Reproduce the closing part of the entries exactly: the line with "At what distance from the viewpoint" and all lines after it, ending with the last line, and nothing else.

[Part of a data file]
----

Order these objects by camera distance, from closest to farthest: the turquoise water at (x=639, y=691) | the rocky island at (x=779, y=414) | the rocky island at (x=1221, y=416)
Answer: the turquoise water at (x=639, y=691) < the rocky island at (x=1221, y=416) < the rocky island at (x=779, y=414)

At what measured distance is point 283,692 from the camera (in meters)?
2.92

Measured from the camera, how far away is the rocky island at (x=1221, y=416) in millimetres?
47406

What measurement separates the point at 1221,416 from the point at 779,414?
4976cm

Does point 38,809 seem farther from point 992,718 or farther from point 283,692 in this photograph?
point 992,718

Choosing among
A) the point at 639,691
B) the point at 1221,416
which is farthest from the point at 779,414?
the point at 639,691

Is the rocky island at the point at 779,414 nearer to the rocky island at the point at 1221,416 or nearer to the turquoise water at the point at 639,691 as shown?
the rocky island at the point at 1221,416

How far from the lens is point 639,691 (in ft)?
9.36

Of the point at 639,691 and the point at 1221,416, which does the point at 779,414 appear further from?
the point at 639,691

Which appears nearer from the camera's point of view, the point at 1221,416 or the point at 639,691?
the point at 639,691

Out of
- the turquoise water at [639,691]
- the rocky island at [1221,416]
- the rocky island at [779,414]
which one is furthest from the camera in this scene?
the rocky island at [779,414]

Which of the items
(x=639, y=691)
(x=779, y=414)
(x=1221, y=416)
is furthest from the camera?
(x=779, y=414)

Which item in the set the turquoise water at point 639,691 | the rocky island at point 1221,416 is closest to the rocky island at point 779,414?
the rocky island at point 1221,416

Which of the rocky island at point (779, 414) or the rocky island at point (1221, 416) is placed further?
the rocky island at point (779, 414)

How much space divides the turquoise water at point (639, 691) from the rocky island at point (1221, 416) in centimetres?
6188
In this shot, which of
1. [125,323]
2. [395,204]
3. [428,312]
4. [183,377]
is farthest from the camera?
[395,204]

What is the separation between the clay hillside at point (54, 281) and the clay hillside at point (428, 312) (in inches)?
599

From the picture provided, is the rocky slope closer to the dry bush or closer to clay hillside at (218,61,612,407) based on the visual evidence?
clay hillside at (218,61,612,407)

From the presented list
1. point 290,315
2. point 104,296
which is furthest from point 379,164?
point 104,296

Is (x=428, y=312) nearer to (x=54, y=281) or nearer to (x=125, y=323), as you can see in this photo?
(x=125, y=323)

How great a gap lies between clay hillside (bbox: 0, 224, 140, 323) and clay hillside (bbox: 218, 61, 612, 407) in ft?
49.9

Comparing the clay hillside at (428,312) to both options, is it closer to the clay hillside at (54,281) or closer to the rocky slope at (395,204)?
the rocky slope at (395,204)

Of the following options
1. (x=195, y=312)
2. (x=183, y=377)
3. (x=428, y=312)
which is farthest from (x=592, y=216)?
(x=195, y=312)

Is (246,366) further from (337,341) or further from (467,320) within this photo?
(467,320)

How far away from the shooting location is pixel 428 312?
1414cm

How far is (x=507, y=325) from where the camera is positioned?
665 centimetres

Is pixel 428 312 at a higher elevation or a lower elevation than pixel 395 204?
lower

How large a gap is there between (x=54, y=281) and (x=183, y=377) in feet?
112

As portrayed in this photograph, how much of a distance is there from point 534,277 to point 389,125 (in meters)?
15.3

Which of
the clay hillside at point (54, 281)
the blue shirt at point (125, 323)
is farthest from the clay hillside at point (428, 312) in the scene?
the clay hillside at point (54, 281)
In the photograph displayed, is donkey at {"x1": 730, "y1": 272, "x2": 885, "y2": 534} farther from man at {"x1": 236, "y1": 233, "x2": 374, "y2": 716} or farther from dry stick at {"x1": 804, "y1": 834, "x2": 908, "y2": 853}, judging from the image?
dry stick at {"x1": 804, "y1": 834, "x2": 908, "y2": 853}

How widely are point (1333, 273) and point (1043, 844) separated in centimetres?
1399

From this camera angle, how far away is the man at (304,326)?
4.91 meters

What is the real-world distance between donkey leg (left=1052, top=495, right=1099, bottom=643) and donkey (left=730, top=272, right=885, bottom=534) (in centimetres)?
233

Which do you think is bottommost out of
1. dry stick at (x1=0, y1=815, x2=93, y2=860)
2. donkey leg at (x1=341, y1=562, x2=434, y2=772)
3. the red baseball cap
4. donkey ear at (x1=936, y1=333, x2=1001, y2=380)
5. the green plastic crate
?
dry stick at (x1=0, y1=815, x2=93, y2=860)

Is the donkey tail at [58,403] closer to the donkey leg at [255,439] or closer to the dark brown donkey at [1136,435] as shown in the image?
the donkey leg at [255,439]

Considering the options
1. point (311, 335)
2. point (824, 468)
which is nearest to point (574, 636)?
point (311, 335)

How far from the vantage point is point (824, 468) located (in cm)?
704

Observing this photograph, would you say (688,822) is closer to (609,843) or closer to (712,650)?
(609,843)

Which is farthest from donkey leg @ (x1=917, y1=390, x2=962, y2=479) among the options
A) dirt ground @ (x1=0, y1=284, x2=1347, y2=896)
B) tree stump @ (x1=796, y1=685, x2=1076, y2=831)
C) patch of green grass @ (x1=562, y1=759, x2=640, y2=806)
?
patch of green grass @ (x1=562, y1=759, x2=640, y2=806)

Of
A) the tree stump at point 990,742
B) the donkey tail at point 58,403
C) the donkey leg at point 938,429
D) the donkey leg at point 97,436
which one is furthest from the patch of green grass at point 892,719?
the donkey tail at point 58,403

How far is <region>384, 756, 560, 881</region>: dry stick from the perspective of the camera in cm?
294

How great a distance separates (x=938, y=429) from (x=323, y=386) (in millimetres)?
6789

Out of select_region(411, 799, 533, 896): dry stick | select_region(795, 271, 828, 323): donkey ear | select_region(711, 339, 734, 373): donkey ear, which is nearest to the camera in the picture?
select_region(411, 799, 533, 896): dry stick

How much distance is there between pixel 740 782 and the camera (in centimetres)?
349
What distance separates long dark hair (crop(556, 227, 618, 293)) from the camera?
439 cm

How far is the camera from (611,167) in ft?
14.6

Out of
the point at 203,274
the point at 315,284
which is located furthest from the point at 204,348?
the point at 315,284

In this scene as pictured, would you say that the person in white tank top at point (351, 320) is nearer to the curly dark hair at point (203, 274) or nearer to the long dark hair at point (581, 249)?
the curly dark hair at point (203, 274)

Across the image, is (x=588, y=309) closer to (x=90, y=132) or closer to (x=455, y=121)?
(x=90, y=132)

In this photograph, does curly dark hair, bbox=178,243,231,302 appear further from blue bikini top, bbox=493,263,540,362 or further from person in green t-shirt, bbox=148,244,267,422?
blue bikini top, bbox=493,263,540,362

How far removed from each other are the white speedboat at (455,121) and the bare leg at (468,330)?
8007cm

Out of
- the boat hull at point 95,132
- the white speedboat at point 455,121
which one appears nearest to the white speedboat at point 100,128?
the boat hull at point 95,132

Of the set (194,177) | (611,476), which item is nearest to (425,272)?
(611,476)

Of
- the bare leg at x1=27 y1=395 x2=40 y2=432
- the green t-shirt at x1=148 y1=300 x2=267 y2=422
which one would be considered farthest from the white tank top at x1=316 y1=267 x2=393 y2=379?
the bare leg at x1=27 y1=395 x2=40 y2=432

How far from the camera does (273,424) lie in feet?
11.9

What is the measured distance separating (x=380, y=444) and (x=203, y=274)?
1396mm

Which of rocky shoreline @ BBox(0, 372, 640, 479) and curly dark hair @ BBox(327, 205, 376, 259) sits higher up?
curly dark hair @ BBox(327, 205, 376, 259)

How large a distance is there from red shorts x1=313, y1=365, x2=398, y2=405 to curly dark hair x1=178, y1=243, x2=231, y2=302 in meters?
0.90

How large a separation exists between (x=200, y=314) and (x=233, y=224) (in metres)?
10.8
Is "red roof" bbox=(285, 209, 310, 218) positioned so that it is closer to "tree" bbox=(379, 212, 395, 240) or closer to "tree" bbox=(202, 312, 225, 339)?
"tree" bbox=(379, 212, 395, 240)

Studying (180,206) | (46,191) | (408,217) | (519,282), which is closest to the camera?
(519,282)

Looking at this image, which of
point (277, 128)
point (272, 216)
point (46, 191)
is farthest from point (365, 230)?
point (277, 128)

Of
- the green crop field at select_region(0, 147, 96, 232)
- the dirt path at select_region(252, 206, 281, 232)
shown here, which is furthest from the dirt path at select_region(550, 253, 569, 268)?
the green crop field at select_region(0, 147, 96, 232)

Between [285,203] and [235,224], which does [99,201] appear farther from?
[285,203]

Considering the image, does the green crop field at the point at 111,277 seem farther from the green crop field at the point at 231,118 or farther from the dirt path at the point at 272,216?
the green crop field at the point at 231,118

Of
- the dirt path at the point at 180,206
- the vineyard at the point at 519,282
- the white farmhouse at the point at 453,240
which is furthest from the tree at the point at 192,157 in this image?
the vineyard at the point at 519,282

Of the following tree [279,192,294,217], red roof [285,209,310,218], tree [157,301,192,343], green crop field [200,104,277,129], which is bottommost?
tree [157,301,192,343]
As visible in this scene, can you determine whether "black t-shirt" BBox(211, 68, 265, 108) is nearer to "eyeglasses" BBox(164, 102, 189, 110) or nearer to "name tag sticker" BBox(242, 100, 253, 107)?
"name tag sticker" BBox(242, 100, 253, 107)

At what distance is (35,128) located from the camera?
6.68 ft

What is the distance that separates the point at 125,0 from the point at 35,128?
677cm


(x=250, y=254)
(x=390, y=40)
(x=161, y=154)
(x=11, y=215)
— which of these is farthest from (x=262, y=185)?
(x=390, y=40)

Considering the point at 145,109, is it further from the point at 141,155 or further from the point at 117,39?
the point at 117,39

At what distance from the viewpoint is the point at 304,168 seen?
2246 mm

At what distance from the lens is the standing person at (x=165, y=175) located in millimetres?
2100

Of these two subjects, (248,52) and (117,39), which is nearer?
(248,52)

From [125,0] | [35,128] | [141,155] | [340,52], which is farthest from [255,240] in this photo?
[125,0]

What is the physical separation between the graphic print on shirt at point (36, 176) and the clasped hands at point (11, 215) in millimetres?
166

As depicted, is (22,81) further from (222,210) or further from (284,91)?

----

— Response to the task —
At what distance from the viewpoint is the point at 304,168 seen?
2246 mm

At what distance from the lens is the standing person at (x=165, y=175) located in millimetres?
2100

Of these two subjects, (248,52) and (117,39), which is nearer?
(248,52)

From [125,0] | [35,128] | [141,155] | [340,52], which is farthest from [255,240] in this photo?
[125,0]

What is the physical separation between the graphic print on shirt at point (36, 176) and the clasped hands at point (11, 215) in millimetres?
166

As depicted, is (22,81) further from (222,210) or further from (284,91)?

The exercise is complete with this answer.